WORK INSTRUCTION >>
From the farm post below, copy word for word the part that opens with the words containing "The purple hull" and closes with "these new arrivals.".

PAGE EXTRACT >>
┌──

After a very strong start, our tomatoes have rather suddenly bitten the proverbial dust. The German Johnsons growing outside have nearly all succumbed to blight and it looks like the three varieties in the hoop house are soon to follow.
Blight is airborne and might have floated into the hoop house on its own, but I suspect the vector was me. Before I realized the significance of what I was doing, I would sometimes pick the tomatoes growing outside, then go into the hoop house and pick those. Big mistake. I think it likely that I carried the blight into the hoop house on my arms and clothes. Once I realized the risk, I always picked in the hoop house first and never went into the hoop house after working with the outside tomatoes, without first showering and changing clothes. Chalk it up as an important lesson learned.
But, in any event, I’ve eaten a lot of tomato sandwiches.
And of course we’ve enjoyed them plenty of other ways too, and the cupboard is fully stocked with sauce and salsa.
And even as the vines die, there’s still plenty of tomatoes to keep us happy for a while yet.
Our cup continues to overflow.
Even as the squash and tomatoes are biting the dust, the okra is coming in beautifully.
The purple hull peas and sweet potatoes are maturing.
And we’ve had a nice flush of shiitake mushrooms.
Yesterday I harvested the spaghetti and butternut squash.
A little sooner than I preferred, but if I waited much longer the groundhogs wouldn’t have left us any.
I was pleased to discover this beautiful offering at the base of an old red oak.
Chicken of the Woods
And pleased to welcome these new arrivals.
It’s a great time of year.
Even in this age of industrialized agriculture, vegetable farming still requires lots of human labor. But maybe not for long.
Once again the most recent issue of Vegetable Farmer magazine devotes its front page story to the “labor crisis.” Even after the severe labor shortages of last year, this year’s labor force is smaller still. Estimates are that growers will only have 80% of the workers they need, despite $15-20/hour wages (and free housing).
While some operations are considering abandoning the most labor-intensive crops (like strawberries), robotics and automation appear to be the fast-approaching solution. Innovation and development of automated harvesting machines is occurring at an unprecedented pace. “We are getting factories in the fields,” says Professor of Agricultural and Resource Economics Philip Martin of the University of California, Davis.
Not only do these new machines pick the crops, they also wrap and package them, and log when and where they’re harvested, eliminating the need for humans to fill out the traceability paperwork.
Although it wasn’t discussed in the articles, no doubt scientists are also continuing to design vegetable varieties that don’t bruise easily–facilitating mechanical harvesting.
It’s probably just a matter of time until the vegetables in the grocery stores arrive there without having ever been touched by a human hand.

└──

INFORMATION SHOWN >>

┌──

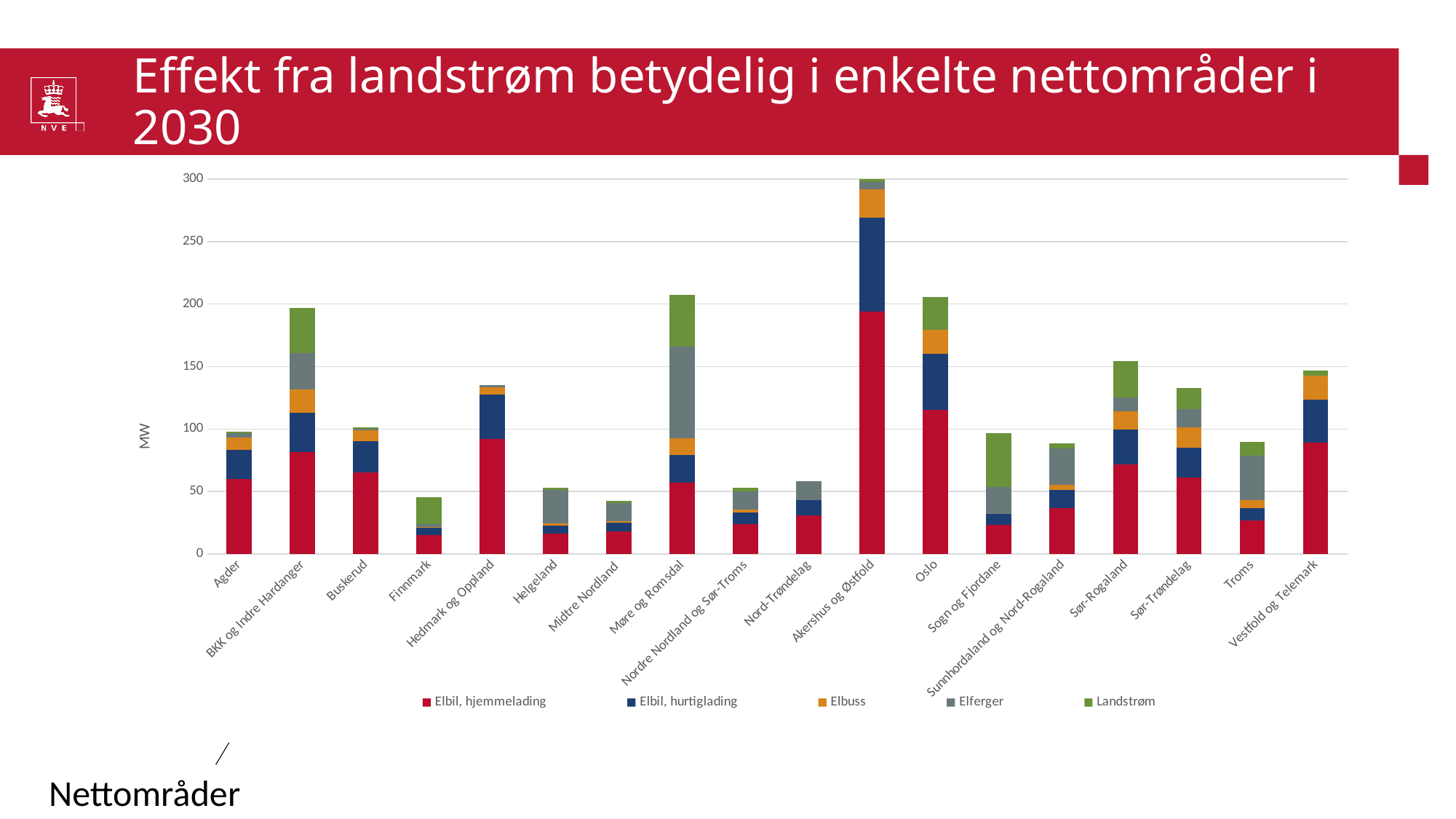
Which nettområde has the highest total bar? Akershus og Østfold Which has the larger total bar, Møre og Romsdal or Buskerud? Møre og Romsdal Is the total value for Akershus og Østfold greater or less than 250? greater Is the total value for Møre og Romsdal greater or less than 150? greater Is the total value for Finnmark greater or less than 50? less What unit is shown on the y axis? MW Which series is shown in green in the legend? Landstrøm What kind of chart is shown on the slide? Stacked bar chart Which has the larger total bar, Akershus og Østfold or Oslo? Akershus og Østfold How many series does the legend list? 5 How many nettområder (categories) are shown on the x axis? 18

└──

EXERCISE RESULT >>
The purple hull peas and sweet potatoes are maturing.
And we’ve had a nice flush of shiitake mushrooms.
Yesterday I harvested the spaghetti and butternut squash.
A little sooner than I preferred, but if I waited much longer the groundhogs wouldn’t have left us any.
I was pleased to discover this beautiful offering at the base of an old red oak.
Chicken of the Woods
And pleased to welcome these new arrivals.